屋上集水装置: 簡単な作りで費用が安い。雨水は,緩やかに傾斜した屋根を伝って樋に流れ込み,パイプを通って,特別な作りのドラム缶の中に入る。その雨水は,金網,砂,砂利,木炭などのろ過材を通って浄化され,地下の貯水槽か地上のタンクに運ばれる。タンクは空気や日光や有機物が入らないように密閉されている。水はみょうばんで処理して濁りを取り,さらし粉で殺菌する。この水は畑や水洗トイレや洗濯に使うことができ,さらに処理を加えれば飲料水にもなる。余った水は井戸にためるか,地下に流して地下水を補充することができる。都市部ではこの方法が最もよく用いられている。

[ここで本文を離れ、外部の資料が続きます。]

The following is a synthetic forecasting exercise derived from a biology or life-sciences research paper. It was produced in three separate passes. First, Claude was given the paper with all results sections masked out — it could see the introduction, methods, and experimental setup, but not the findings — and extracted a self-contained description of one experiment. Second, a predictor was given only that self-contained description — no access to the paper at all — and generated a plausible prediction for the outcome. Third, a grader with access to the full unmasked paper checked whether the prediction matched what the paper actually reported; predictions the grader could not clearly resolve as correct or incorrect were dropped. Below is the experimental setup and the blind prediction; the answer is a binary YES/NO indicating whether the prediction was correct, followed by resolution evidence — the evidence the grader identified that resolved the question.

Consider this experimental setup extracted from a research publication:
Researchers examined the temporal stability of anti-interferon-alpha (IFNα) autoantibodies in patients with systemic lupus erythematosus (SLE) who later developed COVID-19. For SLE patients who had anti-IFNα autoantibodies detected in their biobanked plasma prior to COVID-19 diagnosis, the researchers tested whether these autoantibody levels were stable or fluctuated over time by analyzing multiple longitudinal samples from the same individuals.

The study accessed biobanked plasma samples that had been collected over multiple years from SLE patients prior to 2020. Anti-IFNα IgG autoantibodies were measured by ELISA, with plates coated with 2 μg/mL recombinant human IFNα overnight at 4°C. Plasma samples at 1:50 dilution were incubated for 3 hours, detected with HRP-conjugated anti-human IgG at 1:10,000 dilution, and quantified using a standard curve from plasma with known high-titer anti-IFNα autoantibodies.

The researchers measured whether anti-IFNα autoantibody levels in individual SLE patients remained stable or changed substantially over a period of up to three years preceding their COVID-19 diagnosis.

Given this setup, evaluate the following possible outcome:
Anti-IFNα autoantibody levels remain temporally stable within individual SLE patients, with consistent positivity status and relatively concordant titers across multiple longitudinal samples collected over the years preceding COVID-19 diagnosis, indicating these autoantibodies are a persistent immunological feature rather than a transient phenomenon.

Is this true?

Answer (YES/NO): YES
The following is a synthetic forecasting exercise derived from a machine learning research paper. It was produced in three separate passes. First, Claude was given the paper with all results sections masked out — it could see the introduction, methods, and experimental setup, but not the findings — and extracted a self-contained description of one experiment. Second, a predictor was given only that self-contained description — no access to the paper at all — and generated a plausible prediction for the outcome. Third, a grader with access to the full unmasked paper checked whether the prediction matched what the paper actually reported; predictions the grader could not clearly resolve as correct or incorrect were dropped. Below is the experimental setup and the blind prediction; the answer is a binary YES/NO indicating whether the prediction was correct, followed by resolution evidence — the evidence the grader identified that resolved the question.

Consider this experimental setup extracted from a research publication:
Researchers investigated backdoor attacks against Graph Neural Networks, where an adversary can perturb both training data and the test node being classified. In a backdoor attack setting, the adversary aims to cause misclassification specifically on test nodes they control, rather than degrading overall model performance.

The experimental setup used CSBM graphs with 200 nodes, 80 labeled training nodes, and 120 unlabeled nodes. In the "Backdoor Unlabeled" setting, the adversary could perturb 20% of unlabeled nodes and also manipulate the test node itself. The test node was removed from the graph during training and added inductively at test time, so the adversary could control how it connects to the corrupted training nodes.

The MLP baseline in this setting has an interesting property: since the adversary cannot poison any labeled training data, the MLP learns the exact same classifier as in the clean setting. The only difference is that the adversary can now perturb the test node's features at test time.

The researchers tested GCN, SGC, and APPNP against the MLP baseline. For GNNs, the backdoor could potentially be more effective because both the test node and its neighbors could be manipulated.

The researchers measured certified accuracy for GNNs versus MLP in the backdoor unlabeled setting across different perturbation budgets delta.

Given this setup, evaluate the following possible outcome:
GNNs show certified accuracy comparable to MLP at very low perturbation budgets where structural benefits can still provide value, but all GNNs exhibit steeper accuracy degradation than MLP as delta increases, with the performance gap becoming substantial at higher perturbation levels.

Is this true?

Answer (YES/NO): NO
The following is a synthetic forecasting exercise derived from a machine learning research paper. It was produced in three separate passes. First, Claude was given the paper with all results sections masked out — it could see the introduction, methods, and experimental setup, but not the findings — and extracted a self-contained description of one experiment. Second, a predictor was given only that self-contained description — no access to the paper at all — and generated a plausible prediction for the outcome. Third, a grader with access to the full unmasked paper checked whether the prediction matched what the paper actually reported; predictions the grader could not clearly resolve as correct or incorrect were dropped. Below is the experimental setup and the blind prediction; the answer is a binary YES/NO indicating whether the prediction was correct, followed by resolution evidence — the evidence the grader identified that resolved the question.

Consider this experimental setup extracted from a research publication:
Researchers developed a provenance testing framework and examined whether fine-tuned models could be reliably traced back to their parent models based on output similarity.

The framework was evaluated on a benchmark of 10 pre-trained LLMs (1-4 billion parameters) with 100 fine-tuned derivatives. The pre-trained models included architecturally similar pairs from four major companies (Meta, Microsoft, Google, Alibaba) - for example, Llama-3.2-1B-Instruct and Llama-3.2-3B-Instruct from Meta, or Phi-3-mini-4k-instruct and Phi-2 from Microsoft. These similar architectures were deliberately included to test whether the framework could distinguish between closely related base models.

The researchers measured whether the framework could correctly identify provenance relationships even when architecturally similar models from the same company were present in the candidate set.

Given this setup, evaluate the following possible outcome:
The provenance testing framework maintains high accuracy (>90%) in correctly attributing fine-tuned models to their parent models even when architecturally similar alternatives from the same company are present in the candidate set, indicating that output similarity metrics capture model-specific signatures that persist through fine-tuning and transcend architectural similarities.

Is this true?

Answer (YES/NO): YES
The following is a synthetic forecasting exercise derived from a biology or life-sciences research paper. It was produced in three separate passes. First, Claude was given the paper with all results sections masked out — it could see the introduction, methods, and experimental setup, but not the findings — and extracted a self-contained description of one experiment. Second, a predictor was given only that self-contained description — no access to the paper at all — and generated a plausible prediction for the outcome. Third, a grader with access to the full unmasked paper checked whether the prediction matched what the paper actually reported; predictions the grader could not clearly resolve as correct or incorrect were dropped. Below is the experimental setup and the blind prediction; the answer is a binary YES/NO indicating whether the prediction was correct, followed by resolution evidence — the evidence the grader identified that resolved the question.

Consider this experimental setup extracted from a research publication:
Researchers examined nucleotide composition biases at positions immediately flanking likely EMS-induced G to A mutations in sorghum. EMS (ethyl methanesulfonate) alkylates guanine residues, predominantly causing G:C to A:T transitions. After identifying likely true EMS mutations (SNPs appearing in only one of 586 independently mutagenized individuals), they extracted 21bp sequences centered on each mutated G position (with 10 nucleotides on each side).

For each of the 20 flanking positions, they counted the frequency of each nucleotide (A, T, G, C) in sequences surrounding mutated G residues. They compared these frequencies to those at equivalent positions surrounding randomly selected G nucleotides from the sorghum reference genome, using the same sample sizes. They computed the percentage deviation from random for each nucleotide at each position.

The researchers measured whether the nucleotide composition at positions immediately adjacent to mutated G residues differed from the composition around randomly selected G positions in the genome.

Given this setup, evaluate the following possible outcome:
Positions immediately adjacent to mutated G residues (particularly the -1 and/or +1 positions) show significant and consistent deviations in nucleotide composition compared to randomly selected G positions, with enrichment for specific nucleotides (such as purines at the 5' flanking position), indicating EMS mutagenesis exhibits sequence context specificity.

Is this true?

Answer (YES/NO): NO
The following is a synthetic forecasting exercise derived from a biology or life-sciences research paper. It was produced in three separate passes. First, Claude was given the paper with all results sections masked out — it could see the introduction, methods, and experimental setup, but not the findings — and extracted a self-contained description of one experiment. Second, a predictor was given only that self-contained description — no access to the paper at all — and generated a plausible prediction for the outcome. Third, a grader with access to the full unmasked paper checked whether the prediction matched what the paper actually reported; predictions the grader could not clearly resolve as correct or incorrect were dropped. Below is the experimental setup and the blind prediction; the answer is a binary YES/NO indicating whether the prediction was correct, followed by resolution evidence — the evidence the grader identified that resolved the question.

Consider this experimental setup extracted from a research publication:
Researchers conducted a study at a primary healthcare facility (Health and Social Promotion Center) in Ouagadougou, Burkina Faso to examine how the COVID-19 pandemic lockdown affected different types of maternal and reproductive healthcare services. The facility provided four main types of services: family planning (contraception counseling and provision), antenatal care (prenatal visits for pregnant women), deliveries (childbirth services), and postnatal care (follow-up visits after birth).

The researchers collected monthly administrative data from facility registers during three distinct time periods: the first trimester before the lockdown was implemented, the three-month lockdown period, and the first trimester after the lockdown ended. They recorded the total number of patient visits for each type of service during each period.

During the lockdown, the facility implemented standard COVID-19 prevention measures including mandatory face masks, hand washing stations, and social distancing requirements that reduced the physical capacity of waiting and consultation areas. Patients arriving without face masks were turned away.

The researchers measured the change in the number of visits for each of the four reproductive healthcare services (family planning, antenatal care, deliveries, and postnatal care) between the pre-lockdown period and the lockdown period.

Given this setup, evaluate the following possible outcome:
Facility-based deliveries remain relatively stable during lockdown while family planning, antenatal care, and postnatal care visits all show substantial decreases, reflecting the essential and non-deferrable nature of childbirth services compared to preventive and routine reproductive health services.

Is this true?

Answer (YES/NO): NO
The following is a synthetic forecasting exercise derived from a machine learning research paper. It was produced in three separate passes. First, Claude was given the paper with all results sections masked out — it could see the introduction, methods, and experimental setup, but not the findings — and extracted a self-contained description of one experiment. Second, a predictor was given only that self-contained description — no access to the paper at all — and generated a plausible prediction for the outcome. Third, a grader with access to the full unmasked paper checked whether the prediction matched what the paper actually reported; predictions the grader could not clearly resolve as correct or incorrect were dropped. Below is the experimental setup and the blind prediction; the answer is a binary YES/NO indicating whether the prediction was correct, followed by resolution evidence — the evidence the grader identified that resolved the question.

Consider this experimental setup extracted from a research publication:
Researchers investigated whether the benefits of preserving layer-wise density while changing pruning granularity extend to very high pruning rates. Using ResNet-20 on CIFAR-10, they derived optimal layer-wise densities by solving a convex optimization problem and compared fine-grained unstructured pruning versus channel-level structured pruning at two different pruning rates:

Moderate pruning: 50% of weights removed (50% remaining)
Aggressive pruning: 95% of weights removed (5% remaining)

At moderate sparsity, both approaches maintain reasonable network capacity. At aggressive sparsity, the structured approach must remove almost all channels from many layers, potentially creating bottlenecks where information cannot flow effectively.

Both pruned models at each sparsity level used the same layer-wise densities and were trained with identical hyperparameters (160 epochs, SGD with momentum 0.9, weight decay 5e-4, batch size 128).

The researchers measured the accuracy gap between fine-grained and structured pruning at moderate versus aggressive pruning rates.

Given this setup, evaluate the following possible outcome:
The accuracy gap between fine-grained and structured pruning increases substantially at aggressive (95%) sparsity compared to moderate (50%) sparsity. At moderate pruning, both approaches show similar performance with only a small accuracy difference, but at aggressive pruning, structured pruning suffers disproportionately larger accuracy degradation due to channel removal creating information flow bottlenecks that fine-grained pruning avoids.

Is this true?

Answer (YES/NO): NO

ノーラ: 石壁で水の流れをせき止める。日陰を作る木をわきに植えて水の蒸発を抑え,薬用植物を入れて水を浄化する。

ろ過池,ラーパト: 砂地や岩地の上に作られた,雨水をためる小さな池。使われなかった残りの水はろ過されて帯水層に達し,井戸水を補充する。

バンダラ: 泉の水を取り込むための地下タンク。水は市の貯水タンクに送られる。

カナート: 雨水を集めるために丘陵地帯に掘られた立て穴。雨水は地下水路に流れ込み,重力の働きで遠くの貯水用井戸まで導かれる。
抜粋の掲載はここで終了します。